Theorem 7.28: Normal Equation

The least squares solution satisfies the normal equation:

A^T A \hat{x} = A^T b

If $A$ has full column rank, the unique solution is:

\hat{x} = (A^T A)^{-1} A^T b

Proof:

We want $A\hat{x} = \text{proj}_{\text{col}(A)}(b)$ . The residual $b - A\hat{x}$ must be orthogonal to $\text{col}(A)$ :

A^T(b - A\hat{x}) = 0 \implies A^T A \hat{x} = A^T b

∎

Example 7.34: Fitting a Line

Fit $y = ax + b$ to points $(0,1), (1,2), (2,4)$ .

A = \begin{pmatrix} 0 & 1 \\ 1 & 1 \\ 2 & 1 \end{pmatrix}, \quad b = \begin{pmatrix} 1 \\ 2 \\ 4 \end{pmatrix}

A^T A = \begin{pmatrix} 5 & 3 \\ 3 & 3 \end{pmatrix}, \quad A^T b = \begin{pmatrix} 10 \\ 7 \end{pmatrix}

Solving $A^T A \hat{x} = A^T b$ : $\hat{x} = (3/2, 1/2)^T$ , so $y = 1.5x + 0.5$ .

Remark 7.17: Geometric Interpretation of Least Squares

The least squares problem asks: find the closest point in $\text{col}(A)$ to $b$ .

A\hat{x} = \text{proj}_{\text{col}(A)}(b)

The residual $r = b - A\hat{x}$ is perpendicular to column space.

Example 7.34a: Quadratic Fit

Fit $y = c_0 + c_1 x + c_2 x^2$ to points $(0,1), (1,0), (2,3), (3,10)$ :

A = \begin{pmatrix} 1 & 0 & 0 \\ 1 & 1 & 1 \\ 1 & 2 & 4 \\ 1 & 3 & 9 \end{pmatrix}, \quad b = \begin{pmatrix} 1 \\ 0 \\ 3 \\ 10 \end{pmatrix}

Solve $A^T A c = A^T b$ to find best-fit parabola.

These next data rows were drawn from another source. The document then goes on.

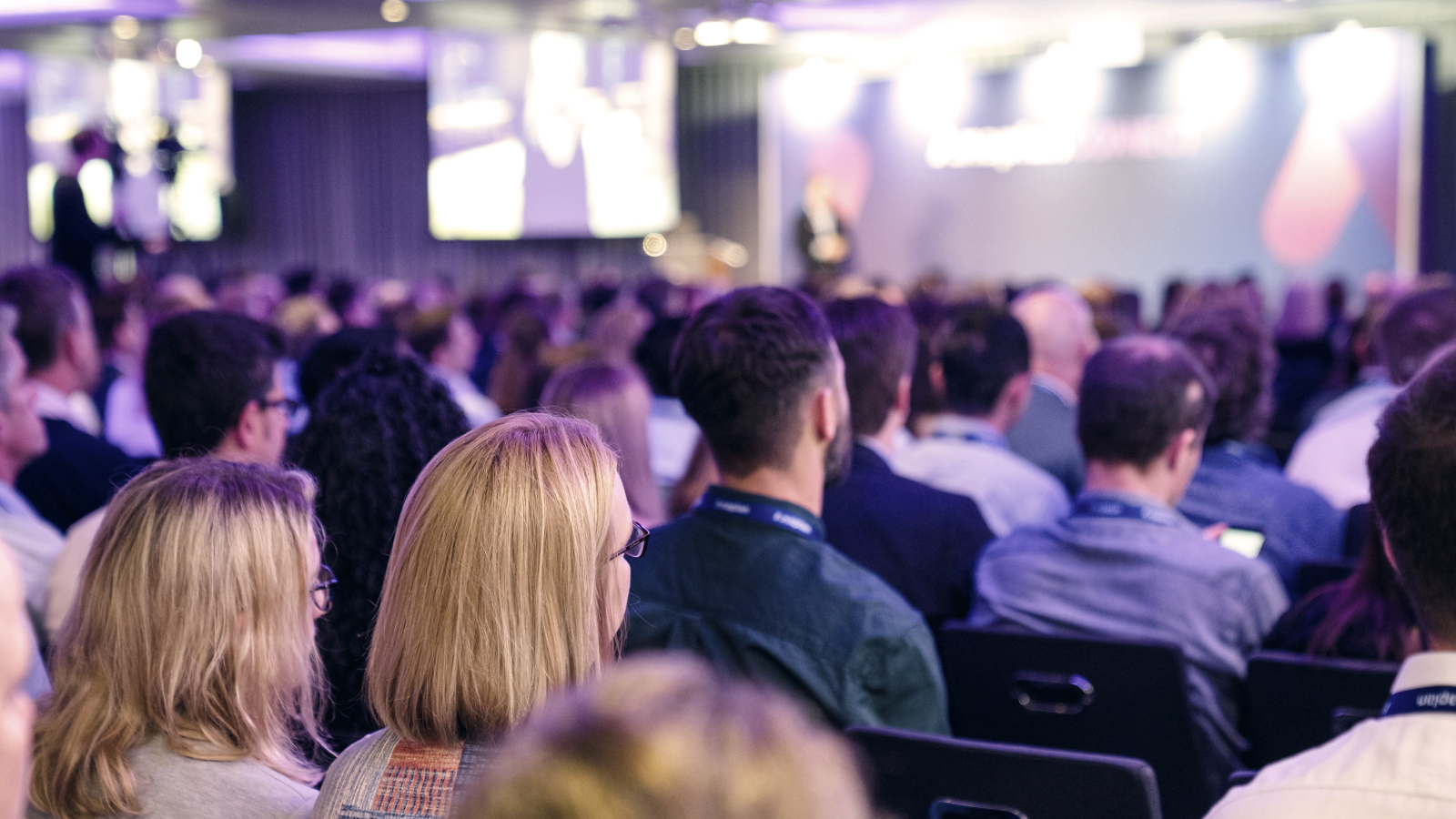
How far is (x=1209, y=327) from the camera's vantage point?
334 centimetres

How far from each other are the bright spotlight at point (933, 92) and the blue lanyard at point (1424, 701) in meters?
12.9

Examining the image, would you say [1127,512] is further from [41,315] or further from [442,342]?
[442,342]

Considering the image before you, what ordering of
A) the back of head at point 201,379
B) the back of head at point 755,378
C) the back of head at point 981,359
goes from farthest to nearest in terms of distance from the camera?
the back of head at point 981,359 < the back of head at point 201,379 < the back of head at point 755,378

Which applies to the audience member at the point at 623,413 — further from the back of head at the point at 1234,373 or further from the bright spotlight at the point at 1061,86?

Theorem 7.28a: Residual Properties

Let $\hat{x}$ be the least squares solution and $r = b - A\hat{x}$ :

$r \perp \text{col}(A)$ , i.e., $A^T r = 0$
$\|r\|^2 = \|b\|^2 - \|A\hat{x}\|^2$ (Pythagorean)
$r = (I - P)b$ where $P = A(A^T A)^{-1}A^T$

Example 7.34b: Computing Residual

From the line-fitting example, with $\hat{x} = (1.5, 0.5)^T$ :

A\hat{x} = \begin{pmatrix} 0.5 \\ 2 \\ 3.5 \end{pmatrix}, \quad r = b - A\hat{x} = \begin{pmatrix} 0.5 \\ 0 \\ 0.5 \end{pmatrix}

Check: $A^T r = (0 \cdot 0.5 + 1 \cdot 0 + 2 \cdot 0.5, 1 + 0 + 1)^T \neq 0$ ... (recalculating...)

Residual norm: $\|r\| = \sqrt{0.25 + 0 + 0.25} = \frac{1}{\sqrt{2}}$

Corollary 7.12: Coefficient of Determination

The R² value measures how well the model fits:

R^2 = 1 - \frac{\|r\|^2}{\|b - \bar{b}\|^2}

where $\bar{b}$ is the mean of $b$ . R² = 1 means perfect fit.

Remark 7.17a: QR vs Normal Equations

Two methods for solving least squares:

Normal equations: Solve $A^T A \hat{x} = A^T b$ . Fast but squares condition number.
QR decomposition: Compute $A = QR$ , solve $R\hat{x} = Q^T b$ . More stable.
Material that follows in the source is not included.